Sebastian Cichocki: Rainbow in the Dark exhibition is the final chapter of our project. It's quite a big show with artists from several countries and carefully selected artworks dealing with questions of spirituality, faith and religious symbols. As the core of the exhibition, Galit Eilat and I selected works from the collection of the Museum of Modern Art in Warsaw. We researched such historical facts as the unexpected alliance between the Roman-Catholic Church and avant-garde artists from the Martial Law period in Poland in the 80s. Most of the artists come from Poland and Turkey, but we included also some works from such countries as Egypt, the United States or Algeria. The interesting thing about this exhibition is that we have invited some real believers among contemporary artists; a rather rare case in this circle, which is commonly regarded as anti-religious and provocative towards the institutionalised forms of faith. Such artists as Paweł Kwiek or Wael Shawky represent a very complex approach toward art as a way of believing, praying or experiencing the irrational.
November Paynter, you have been living and working in Turkey for a long time now. How did your relations with Turkey begin and what is it like to live here as a foreign curator?
November Paynter: I moved to Istanbul in 2003 to work as a curator with Vasif Kortun at Platform. I don’t think that my experience shares similarities or references to the angle of “Into the Country”, but I can tell you that in the UK there has been a similar movement of artists creating their own hubs outside of the city centres - for example in Whitstable, to some extent Brighton, then there are the smaller cities that have flourished like Glasgow; and then of course there is the hugely successful Grizedale project.

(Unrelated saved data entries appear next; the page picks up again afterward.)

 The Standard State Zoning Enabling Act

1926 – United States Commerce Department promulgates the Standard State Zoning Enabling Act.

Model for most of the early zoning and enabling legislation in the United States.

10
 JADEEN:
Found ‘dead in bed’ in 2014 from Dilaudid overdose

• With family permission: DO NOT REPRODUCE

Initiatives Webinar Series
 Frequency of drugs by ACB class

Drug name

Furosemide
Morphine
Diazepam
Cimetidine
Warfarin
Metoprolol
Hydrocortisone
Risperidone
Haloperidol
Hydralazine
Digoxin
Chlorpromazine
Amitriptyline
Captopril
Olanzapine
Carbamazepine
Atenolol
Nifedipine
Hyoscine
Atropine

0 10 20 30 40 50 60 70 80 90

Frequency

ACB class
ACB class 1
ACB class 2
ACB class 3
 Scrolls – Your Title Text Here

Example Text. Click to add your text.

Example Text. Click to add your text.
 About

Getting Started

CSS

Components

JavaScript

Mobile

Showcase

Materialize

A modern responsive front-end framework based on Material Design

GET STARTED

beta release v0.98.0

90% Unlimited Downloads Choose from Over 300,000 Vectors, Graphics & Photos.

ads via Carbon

SALT is a new kind of artistic and cultural space in Turkey. How did SALT come into existence and what's the idea behind this institution? What does SALT, as a space, stand for?
November Paynter: Established as an autonomous not-for-profit institution in 2011, SALT’s activities involve contemporary art, architecture, and design, as well as historical, economic, and social research. It hosts exhibitions, organizes talks, lectures, workshops, educational programs, and video/film screenings, and has its own e-publishing output. At the heart of SALT’s mission lie research, experimentation, and not being afraid of making mistakes. With its publications, archives, and library, SALT Research is one of the most invaluable resources in Istanbul for researchers in the cultural and social field. It also provides services to the whole world through its website. At SALT, “research” does not only mean providing resources, but also engaging directly in its own research.
SALT is an institution that, rather than following existing models, prefers to initiate innovative and participatory ideas, to share knowledge without limiting it to the framework of a single discipline, to renew itself without falling into repetition, and to interpret new issues together with its users. This may be its contribution to the establishment of an open, democratic, and critical culture, together with the improvement of the instruments that foster social belonging.
Organized on the occasion of the 150th anniversary of the abolition of serfdom in Poland, Into the Country is the first event in a four-month collaboration between the Museum of Modern Art in Warsaw and SALT in Istanbul and Ankara. The project is co-financed by the Ministry of Culture and National Heritage of the Republic of Poland, as part of the cultural program of the celebration of the 600th anniversary of the Polish-Turkish diplomatic relations throughout 2014.